OK, let's try. Not the best shots, but I was so happy to see him settled and building a nest 

No flash to see the basic colour, as the blue comes as a second "coat":










And some with flash to see the other colours:




























Have to name him tonight


----------



## Diztrbd1

Gorgeous Betta & nice pix. He almost looks like a Super Delta in the first pic. Pictures never seem to do them justice. I find different colors in mine with lighting changes too.


----------



## InfraredDream

Yeah, these are probably one of the most difficult to capture well on camera.
The sun is shining on the part of the tank right now and he is gorgeous! But I guess I will need to move him as I see there are a couple of hours of evening sunlight.


----------



## Ebonbolt

U guys make me want to bring out my old betta tank again... =P


----------



## InfraredDream

Just do it


----------



## monkE

Just wanted to revive this thread a little bit... love seeing everyones bettas!

Here's Lucifer


----------



## brett192

Heres a couple pics of my old 10g and betta before he passed away and I tore the tank down


----------



## Diztrbd1

Great shot Mike & thanks for reviving the thread. I haven't gotten a new Betta since my favorite one in post 70 passed away. But maybe soon I'll have another

Nice looking Betta Brett! I really like the set-up you have for him as well.


----------



## monkE

Thanks John, thought you'd like that  

I'm surprised you haven't gotten a new one yet!


----------



## aimnhigh

*My First Betta, I think he is very cute, lol*

Hmmnot sure about how to do add photo's hope this works ??

http://i724.photobucket.com/albums/ww246/aimnhigh/DSC00083.jpg
http://i724.photobucket.com/albums/ww246/aimnhigh/DSC00087.jpg


----------



## monkE

Looks Good! here you go! there's an IMG link on each photo and you just have to copy and paste that link to show the pics


----------



## Diztrbd1

Aimin', best thing to do is upload the to Image hosting, free photo sharing & video sharing at Photobucket or imgur: the simple image sharer, then copy the code provided and paste the [IMG] code to your post & it will show up right on your post. Beautiful Betta also.

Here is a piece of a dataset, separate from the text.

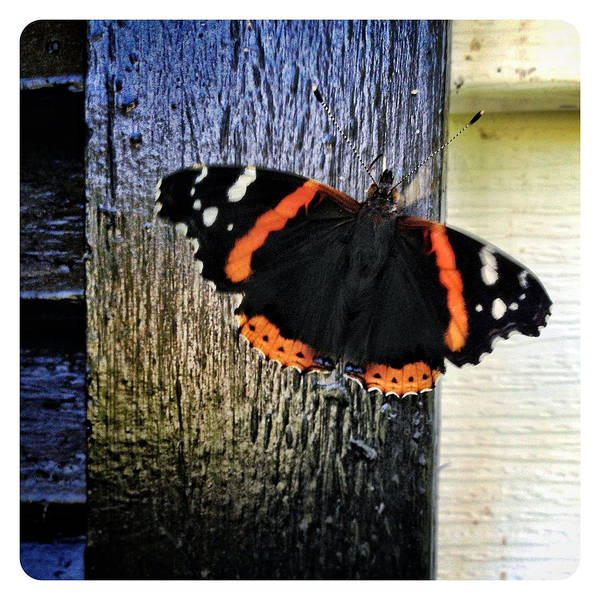 Butterfly Art Print featuring the photograph Phoenician Butterfly by Natasha Marco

Mike....in due time buddy, got the Fire Eel to play with for now :bigsmile:


----------



## Diztrbd1

Any new Betta's out there? :bigsmile:


----------



## Atom

I've got a newbie. A short finned white platinum plakat that was labelled as a female, but I'm almost 100% positive she is a he. Unless someone can confirm the gender for me? I'm basing my conclusion that he is a male because he was displaying/flaring to the other females in the tank and his anal fin is more triangular and the other fins are generally longer in comparison to his sisters.

His name is Emrys.










Sorry for the bad photo. He likes to zoom around and it's hard to get him to stay still. Super active.


----------



## InfraredDream

Pretty!! Great you addition. Thanks for sharing!


----------



## Atom

Thanks! I'm still trying to get a decent shot of him that isn't blurry. Bugger is too fast and active.

Anymore bettas to share? I love seeing how different they all are. My favorite fish.


----------



## shelby67

Ok well I have totally caught the betta bug! It first started with the half mooen I picked up from Rick, then I was in a LFS and found this pretty twin tail, at such a good price I couldn't just let him sit there, and now last night while at pj's I found this pretty crown tail. 
The twin tail and crown tail are in a vase for now, I am getting a 3 gallon for the twin and once the shrimps are out of the 10 gallon I'm gonna put the crown tail into it and make a small community. The half moon I got from Rick I put into the community tank. When I got him he had a split in his tail. And when I put him in the community tank, the female colbalt blue balllon ram had a nibble but since then has left him alone. Betta's tails grow back like any other fish right?


----------



## Atom

Yes they grow back quite quickly actually. 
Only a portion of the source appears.